Having Angel show up and offer to fight was fitting. Having Buffy reject his help out of pride was just silly. No one's going to turn anyone helpful away when the world is at stake, and in fact no one has the moral right to. It's not about Buffy, and the Buffy of seasons past would have realized this. Indeed, the Buffy of this season makes a lot of tiresome speeches about how it's all about the job, but then she herself sends Angel back to L.A. because she thinks it's all about her proving herself without his help! Absurd and un-Buffy like. And the "cookie dough" speech was both pompous and silly. Of course the writers had to deal with the known fact that Buffy's show was ending while Angel's was continuing with him and without her, but still. The whole thing could have been approached differently.
So what were the season's strong points, besides Andrew? Well, Emma Caulfield as Anya was entertaining as always. I don't like all of what the writers had Anya do, but Caulfield herself was superb. "These girls are all going to die horribly," etc. Not the best nurse for scared, injured Potentials, but a great comedic talent besides being very attractive. Xander has really matured (other than in his role in the coup), and his brave acceptance of losing an eye was commendable. James Marsters as Spike as usual steals every scene he's in, though as I said, the ensouled Spike comes across as a bit of a wuss at first. At the series' end, the writers made it clear that Spike knew and accepted that Buffy didn't love him romantically (in an echo of an earlier scene with Riley), thus clearing the way for an eventual Angel-Buffy reunion.

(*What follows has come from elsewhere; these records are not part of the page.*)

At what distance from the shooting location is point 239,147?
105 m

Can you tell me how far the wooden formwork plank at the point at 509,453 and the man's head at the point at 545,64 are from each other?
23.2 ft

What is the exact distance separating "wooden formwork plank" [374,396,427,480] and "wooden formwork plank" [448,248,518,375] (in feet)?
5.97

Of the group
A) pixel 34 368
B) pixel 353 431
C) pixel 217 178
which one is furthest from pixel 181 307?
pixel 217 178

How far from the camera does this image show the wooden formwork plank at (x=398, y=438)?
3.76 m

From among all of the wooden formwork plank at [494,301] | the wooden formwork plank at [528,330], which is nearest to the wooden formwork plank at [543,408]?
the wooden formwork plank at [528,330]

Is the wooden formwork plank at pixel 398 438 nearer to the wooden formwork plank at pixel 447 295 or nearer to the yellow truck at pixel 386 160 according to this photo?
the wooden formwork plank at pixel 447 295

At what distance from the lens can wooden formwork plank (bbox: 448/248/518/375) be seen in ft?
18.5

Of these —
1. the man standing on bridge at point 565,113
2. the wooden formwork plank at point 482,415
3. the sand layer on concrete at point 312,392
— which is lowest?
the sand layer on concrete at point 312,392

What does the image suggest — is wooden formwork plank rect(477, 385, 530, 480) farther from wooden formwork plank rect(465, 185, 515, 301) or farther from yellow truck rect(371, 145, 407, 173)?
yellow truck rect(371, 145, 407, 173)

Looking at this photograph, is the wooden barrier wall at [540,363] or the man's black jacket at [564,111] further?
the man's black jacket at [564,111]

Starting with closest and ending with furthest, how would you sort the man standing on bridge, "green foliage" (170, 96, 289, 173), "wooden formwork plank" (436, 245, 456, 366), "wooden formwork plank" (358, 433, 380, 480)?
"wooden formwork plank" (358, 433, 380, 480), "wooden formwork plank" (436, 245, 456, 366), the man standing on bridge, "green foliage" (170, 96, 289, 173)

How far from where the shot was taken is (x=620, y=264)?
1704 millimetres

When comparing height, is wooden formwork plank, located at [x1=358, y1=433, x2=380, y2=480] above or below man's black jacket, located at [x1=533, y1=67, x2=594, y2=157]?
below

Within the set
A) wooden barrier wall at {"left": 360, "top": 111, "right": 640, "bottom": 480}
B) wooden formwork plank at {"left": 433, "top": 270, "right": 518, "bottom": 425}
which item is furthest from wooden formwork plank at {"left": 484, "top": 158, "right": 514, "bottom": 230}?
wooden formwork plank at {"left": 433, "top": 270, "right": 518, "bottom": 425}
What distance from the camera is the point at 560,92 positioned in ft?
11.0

As in season six, Michelle Trachtenberg as Dawn wasn't on screen nearly enough, but she excelled with what material she was allowed. Particularly good was the episode where she first found out she was likely a Potential, only to have her hopes of being special like Buffy be dashed. Without skipping a beat, she went back to the thankless but necessary task of research, and only Xander realized that for her something monumental had occurred. The scene where Xander expresses his admiration for her was great, although he starts out talking about himself a little too much. Dawn is far more mature and self-guided than Buffy and the Scoobies were at her age.
IMO, season seven is one of the poorer ones, exceeded only by season four in lack of interest. I put it behind season one despite that half-year's many flaws involving uneven writing and camera work. At least season one has youthful energy (and young actors), plus Angel and Cordelia. By season seven, everyone seems jaded by the whole thing. Maybe the show should have ended have season five after all, though there were indeed a number of great moments in season six and some in season seven that we then would never have been able to enjoy.